Nucleic Acid FRET Sensing of Hydrogen Peroxide in Live Cells Using a Boronic Acid Nucleobase Surrogate

For activity-based sensing, where probes detect biological analytes through chemical reactivity, nucleic acid (NA) scaffolds are seldom employed. Herein, we present the first all-in-one NA sensor (KR28) that is activated by H2O2 as a molecular trigger to foster a turn-on FRET response in human serum and in the nucleus of live cells. The 28-mer 2ʹ-OMe-XNA hairpin (HP) KR28 features a boronic acid nucleobase surrogate (BA6HI) that serves as the H2O2 sensing element and is embedded into KR28 using an on-strand Aldol condensation approach.

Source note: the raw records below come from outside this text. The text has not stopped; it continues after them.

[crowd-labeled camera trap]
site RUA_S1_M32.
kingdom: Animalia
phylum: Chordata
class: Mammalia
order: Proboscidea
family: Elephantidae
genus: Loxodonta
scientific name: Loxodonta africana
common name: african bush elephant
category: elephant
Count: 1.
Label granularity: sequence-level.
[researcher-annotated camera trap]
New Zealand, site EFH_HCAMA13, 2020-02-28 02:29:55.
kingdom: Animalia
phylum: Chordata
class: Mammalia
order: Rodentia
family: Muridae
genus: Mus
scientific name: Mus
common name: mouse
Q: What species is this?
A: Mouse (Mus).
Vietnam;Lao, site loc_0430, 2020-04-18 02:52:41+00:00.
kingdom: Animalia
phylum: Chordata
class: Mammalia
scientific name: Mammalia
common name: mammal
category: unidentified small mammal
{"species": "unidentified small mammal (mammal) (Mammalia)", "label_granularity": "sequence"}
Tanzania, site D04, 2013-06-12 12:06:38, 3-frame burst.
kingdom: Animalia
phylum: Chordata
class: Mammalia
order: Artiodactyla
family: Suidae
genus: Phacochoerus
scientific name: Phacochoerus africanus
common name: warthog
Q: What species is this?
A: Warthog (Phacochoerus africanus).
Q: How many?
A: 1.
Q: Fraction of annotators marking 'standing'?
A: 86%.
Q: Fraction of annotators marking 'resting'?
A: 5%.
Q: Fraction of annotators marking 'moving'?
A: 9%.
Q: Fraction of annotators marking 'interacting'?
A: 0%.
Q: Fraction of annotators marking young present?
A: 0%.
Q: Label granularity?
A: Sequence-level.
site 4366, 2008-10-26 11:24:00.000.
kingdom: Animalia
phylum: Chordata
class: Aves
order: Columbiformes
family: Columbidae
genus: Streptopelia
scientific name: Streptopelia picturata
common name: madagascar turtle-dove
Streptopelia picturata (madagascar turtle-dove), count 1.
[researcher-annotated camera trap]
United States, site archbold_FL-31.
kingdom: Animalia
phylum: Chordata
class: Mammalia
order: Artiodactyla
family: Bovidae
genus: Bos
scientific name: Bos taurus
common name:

Ipso-hydroxylation of the BA6HI surrogate mediated by H2O2 furnishes an emissive phenolic product (PhOH6HI, λex/λem = 390/490 nm) that serves as the FRET donor to a thiophene surrogate acceptor (Th6HI, λex/λem = 530/580 nm) for a FRET efficiency of 95%. The BA6HI-modified NA scaffolds match the sensitivity of free boronic acid dyes for H2O2 (~ 150 nM) and localize in the nucleus of live cells for nuclear H2O2 FRET detection. Our work expands the function of NA scaffolds beyond their use as molecular recognition elements and demonstrates their potential to serve as activity-based sensors of ROS to probe the relationships between nuclear oxidative stress and disease states.